What you need to do => Could you give the records below again, swapping every "camera" for "observer" and leaving everything else unchanged?
※
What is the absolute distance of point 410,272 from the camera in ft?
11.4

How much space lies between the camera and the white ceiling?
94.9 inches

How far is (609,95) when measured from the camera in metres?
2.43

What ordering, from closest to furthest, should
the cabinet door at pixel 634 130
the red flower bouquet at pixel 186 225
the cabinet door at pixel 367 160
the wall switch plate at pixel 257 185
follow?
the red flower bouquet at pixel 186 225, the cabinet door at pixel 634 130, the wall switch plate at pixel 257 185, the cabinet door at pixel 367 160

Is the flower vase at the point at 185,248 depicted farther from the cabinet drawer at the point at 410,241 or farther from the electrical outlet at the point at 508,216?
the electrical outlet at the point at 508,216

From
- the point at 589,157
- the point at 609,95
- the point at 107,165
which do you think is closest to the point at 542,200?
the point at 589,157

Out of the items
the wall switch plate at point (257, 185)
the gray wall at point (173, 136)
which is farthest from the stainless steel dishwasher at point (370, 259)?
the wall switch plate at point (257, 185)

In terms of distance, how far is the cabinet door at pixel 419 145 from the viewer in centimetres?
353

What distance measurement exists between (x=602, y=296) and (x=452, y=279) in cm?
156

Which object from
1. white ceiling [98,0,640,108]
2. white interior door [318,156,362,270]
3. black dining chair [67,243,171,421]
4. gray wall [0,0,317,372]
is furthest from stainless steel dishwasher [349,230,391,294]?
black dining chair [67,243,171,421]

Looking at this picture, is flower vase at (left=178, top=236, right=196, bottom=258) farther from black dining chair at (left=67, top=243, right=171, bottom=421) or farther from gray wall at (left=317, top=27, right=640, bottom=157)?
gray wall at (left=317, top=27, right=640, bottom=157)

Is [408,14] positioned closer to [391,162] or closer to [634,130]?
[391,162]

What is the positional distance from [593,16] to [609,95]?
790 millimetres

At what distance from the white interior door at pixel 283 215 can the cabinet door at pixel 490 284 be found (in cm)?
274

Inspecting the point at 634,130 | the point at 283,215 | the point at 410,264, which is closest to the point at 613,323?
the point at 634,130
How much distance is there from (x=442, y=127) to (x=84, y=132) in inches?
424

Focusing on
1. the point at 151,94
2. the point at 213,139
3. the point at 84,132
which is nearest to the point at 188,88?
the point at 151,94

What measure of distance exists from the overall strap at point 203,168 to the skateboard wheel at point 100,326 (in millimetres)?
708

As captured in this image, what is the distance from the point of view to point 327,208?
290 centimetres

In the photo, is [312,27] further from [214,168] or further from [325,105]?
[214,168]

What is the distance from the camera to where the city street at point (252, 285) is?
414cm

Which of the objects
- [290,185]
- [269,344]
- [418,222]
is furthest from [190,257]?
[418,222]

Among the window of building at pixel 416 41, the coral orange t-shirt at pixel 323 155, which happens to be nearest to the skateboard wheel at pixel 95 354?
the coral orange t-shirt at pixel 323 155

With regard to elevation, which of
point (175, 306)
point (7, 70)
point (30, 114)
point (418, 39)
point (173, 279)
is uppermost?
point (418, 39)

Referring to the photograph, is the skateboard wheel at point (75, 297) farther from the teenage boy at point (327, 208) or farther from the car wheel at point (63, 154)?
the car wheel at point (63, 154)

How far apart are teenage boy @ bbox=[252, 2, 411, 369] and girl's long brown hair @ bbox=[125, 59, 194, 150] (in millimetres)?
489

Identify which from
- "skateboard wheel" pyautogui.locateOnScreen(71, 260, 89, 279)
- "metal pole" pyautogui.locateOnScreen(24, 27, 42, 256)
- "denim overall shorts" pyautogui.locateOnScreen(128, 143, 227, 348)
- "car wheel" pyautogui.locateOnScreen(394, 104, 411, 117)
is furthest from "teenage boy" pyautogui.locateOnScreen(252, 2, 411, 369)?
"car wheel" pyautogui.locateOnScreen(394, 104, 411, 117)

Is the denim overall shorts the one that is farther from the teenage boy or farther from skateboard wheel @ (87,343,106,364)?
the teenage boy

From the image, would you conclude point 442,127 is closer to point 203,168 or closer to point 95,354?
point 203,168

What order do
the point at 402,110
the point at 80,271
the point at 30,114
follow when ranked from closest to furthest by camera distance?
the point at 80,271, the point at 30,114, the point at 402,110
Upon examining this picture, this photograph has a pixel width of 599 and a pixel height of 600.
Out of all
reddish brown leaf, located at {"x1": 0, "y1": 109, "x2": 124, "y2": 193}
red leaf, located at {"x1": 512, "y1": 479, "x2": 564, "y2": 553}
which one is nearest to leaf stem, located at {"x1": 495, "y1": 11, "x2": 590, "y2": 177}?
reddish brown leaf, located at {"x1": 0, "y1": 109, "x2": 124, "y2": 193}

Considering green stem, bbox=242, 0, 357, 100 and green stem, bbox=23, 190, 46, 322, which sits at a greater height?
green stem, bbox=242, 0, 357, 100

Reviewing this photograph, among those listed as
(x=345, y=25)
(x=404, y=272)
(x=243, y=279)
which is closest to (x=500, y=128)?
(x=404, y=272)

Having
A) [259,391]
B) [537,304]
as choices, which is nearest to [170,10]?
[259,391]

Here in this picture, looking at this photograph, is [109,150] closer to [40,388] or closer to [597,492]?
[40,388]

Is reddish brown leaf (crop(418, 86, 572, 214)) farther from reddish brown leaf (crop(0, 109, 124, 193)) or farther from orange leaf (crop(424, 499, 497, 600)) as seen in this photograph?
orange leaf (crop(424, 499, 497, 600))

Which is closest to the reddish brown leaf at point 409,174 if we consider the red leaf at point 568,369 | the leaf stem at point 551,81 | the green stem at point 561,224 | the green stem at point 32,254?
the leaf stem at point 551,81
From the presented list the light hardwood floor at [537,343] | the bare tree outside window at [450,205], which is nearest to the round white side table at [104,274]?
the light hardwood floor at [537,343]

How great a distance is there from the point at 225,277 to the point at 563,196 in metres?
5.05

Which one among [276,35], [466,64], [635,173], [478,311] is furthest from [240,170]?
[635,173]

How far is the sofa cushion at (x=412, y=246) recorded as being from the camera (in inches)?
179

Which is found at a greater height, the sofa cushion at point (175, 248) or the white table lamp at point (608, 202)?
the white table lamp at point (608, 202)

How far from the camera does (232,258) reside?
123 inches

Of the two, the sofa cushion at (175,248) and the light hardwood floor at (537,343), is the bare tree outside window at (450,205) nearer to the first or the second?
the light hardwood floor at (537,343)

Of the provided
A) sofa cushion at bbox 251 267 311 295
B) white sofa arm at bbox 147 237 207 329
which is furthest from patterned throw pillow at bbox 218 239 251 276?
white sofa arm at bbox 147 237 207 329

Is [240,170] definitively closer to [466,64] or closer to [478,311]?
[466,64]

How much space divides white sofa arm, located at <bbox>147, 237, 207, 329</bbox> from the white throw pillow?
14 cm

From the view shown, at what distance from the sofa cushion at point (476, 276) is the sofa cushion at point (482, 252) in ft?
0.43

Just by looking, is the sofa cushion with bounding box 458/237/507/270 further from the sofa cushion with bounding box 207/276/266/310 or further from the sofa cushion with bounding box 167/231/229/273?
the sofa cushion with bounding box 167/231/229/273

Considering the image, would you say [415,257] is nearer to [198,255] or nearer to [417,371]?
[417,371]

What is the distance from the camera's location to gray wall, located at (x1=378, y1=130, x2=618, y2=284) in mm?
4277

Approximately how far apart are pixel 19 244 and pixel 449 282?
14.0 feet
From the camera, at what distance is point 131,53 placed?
※
The response =>
What is the absolute distance of point 410,272 from the observer in ft?
11.4

How much space lies between the observer and the white ceiling?
94.9 inches

How far is (609,95) when measured from the observer in metres?
2.43

What ordering, from closest to furthest, should
the cabinet door at pixel 634 130
the red flower bouquet at pixel 186 225
the cabinet door at pixel 367 160
the wall switch plate at pixel 257 185
follow?
the red flower bouquet at pixel 186 225, the cabinet door at pixel 634 130, the wall switch plate at pixel 257 185, the cabinet door at pixel 367 160

Is the flower vase at the point at 185,248 depicted farther from the cabinet drawer at the point at 410,241 or farther from the electrical outlet at the point at 508,216?
the electrical outlet at the point at 508,216

From
- the point at 589,157
- the point at 609,95
- the point at 107,165
which do you think is closest to the point at 542,200?
the point at 589,157

Out of the items
the wall switch plate at point (257, 185)
the gray wall at point (173, 136)
which is farthest from the stainless steel dishwasher at point (370, 259)?
the wall switch plate at point (257, 185)

In terms of distance, how far is the cabinet door at pixel 419 145 from the viewer in centimetres?
353

What distance measurement exists between (x=602, y=296) and (x=452, y=279) in cm?
156

Which object from
1. white ceiling [98,0,640,108]
2. white interior door [318,156,362,270]
3. black dining chair [67,243,171,421]
4. gray wall [0,0,317,372]
is furthest from stainless steel dishwasher [349,230,391,294]?
black dining chair [67,243,171,421]

Looking at this picture, is flower vase at (left=178, top=236, right=196, bottom=258) farther from black dining chair at (left=67, top=243, right=171, bottom=421) or farther from gray wall at (left=317, top=27, right=640, bottom=157)?
gray wall at (left=317, top=27, right=640, bottom=157)

Is [408,14] positioned closer to [391,162] or closer to [634,130]?
[391,162]

What is the positional distance from [593,16] to [609,95]?
790 millimetres

At what distance from the white interior door at pixel 283 215 can the cabinet door at pixel 490 284 be found (in cm)?
274

Inspecting the point at 634,130 | the point at 283,215 | the point at 410,264, which is closest to the point at 613,323?
the point at 634,130
How much distance is there from (x=442, y=127) to (x=84, y=132) in inches?
424

Focusing on
1. the point at 151,94
2. the point at 213,139
3. the point at 84,132
which is nearest to the point at 188,88?
the point at 151,94

What measure of distance exists from the overall strap at point 203,168 to the skateboard wheel at point 100,326 (in millimetres)?
708

As captured in this image, what is the distance from the point of view to point 327,208?
290 centimetres

In the photo, is [312,27] further from [214,168] or further from [325,105]?
[214,168]

What is the distance from the observer to where the city street at point (252, 285) is?
414cm

Which of the objects
- [290,185]
- [269,344]
- [418,222]
is furthest from [190,257]?
[418,222]

Among the window of building at pixel 416 41, the coral orange t-shirt at pixel 323 155, which happens to be nearest to the skateboard wheel at pixel 95 354?
the coral orange t-shirt at pixel 323 155

With regard to elevation, which of
point (175, 306)
point (7, 70)
point (30, 114)
point (418, 39)
point (173, 279)
is uppermost?
point (418, 39)

Referring to the photograph, is the skateboard wheel at point (75, 297) farther from the teenage boy at point (327, 208) or farther from the car wheel at point (63, 154)?
the car wheel at point (63, 154)

How far apart are teenage boy @ bbox=[252, 2, 411, 369] and girl's long brown hair @ bbox=[125, 59, 194, 150] (in millimetres)?
489

Identify which from
- "skateboard wheel" pyautogui.locateOnScreen(71, 260, 89, 279)
- "metal pole" pyautogui.locateOnScreen(24, 27, 42, 256)
- "denim overall shorts" pyautogui.locateOnScreen(128, 143, 227, 348)
- "car wheel" pyautogui.locateOnScreen(394, 104, 411, 117)
is furthest from "teenage boy" pyautogui.locateOnScreen(252, 2, 411, 369)?
"car wheel" pyautogui.locateOnScreen(394, 104, 411, 117)

Is the denim overall shorts the one that is farther from the teenage boy or farther from skateboard wheel @ (87,343,106,364)?
the teenage boy

From the image, would you conclude point 442,127 is closer to point 203,168 or closer to point 95,354?
point 203,168

What order do
the point at 402,110
the point at 80,271
the point at 30,114
follow when ranked from closest to furthest by observer distance?
the point at 80,271, the point at 30,114, the point at 402,110
Upon examining this picture, this photograph has a pixel width of 599 and a pixel height of 600.
Out of all
reddish brown leaf, located at {"x1": 0, "y1": 109, "x2": 124, "y2": 193}
red leaf, located at {"x1": 512, "y1": 479, "x2": 564, "y2": 553}
which one is nearest to leaf stem, located at {"x1": 495, "y1": 11, "x2": 590, "y2": 177}?
reddish brown leaf, located at {"x1": 0, "y1": 109, "x2": 124, "y2": 193}

Considering green stem, bbox=242, 0, 357, 100 and green stem, bbox=23, 190, 46, 322, which sits at a greater height?
green stem, bbox=242, 0, 357, 100

Reviewing this photograph, among those listed as
(x=345, y=25)
(x=404, y=272)
(x=243, y=279)
which is closest to (x=500, y=128)?
(x=404, y=272)

Having
A) [259,391]
B) [537,304]
as choices, which is nearest to [170,10]?
[259,391]

Here in this picture, looking at this photograph, is [109,150] closer to [40,388] or closer to [597,492]?
[40,388]

Is reddish brown leaf (crop(418, 86, 572, 214)) farther from reddish brown leaf (crop(0, 109, 124, 193)) or farther from orange leaf (crop(424, 499, 497, 600)) as seen in this photograph?
orange leaf (crop(424, 499, 497, 600))

Which is closest to the reddish brown leaf at point 409,174 if we consider the red leaf at point 568,369 | the leaf stem at point 551,81 | the green stem at point 561,224 | the green stem at point 32,254?
the leaf stem at point 551,81
From the presented list the light hardwood floor at [537,343] | the bare tree outside window at [450,205], which is nearest to the round white side table at [104,274]?
the light hardwood floor at [537,343]

How great a distance is there from the point at 225,277 to the point at 563,196 in metres?
5.05

Which one among [276,35], [466,64], [635,173], [478,311] is furthest from [240,170]?
[635,173]

How far is the sofa cushion at (x=412, y=246) recorded as being from the observer (in inches)?
179

Which is found at a greater height, the sofa cushion at point (175, 248) or the white table lamp at point (608, 202)?
the white table lamp at point (608, 202)

How far from the observer does (232,258) reside?
123 inches

Of the two, the sofa cushion at (175,248) and the light hardwood floor at (537,343), is the bare tree outside window at (450,205) nearer to the first or the second?
the light hardwood floor at (537,343)

Of the provided
A) sofa cushion at bbox 251 267 311 295
B) white sofa arm at bbox 147 237 207 329
which is furthest from patterned throw pillow at bbox 218 239 251 276?
white sofa arm at bbox 147 237 207 329

Is [240,170] definitively closer to [466,64] or closer to [478,311]?
[466,64]

How much space divides white sofa arm, located at <bbox>147, 237, 207, 329</bbox> from the white throw pillow?
14 cm

From the view shown, at what distance from the sofa cushion at point (476, 276) is the sofa cushion at point (482, 252) in ft?
0.43

Just by looking, is the sofa cushion with bounding box 458/237/507/270 further from the sofa cushion with bounding box 207/276/266/310 or further from the sofa cushion with bounding box 167/231/229/273?
the sofa cushion with bounding box 167/231/229/273

Considering the image, would you say [415,257] is nearer to [198,255] or nearer to [417,371]?
[417,371]

What is the distance from the observer's location to gray wall, located at (x1=378, y1=130, x2=618, y2=284) in mm?
4277

Approximately how far apart are pixel 19 244 and pixel 449 282?
14.0 feet
From the observer, at what distance is point 131,53 placed?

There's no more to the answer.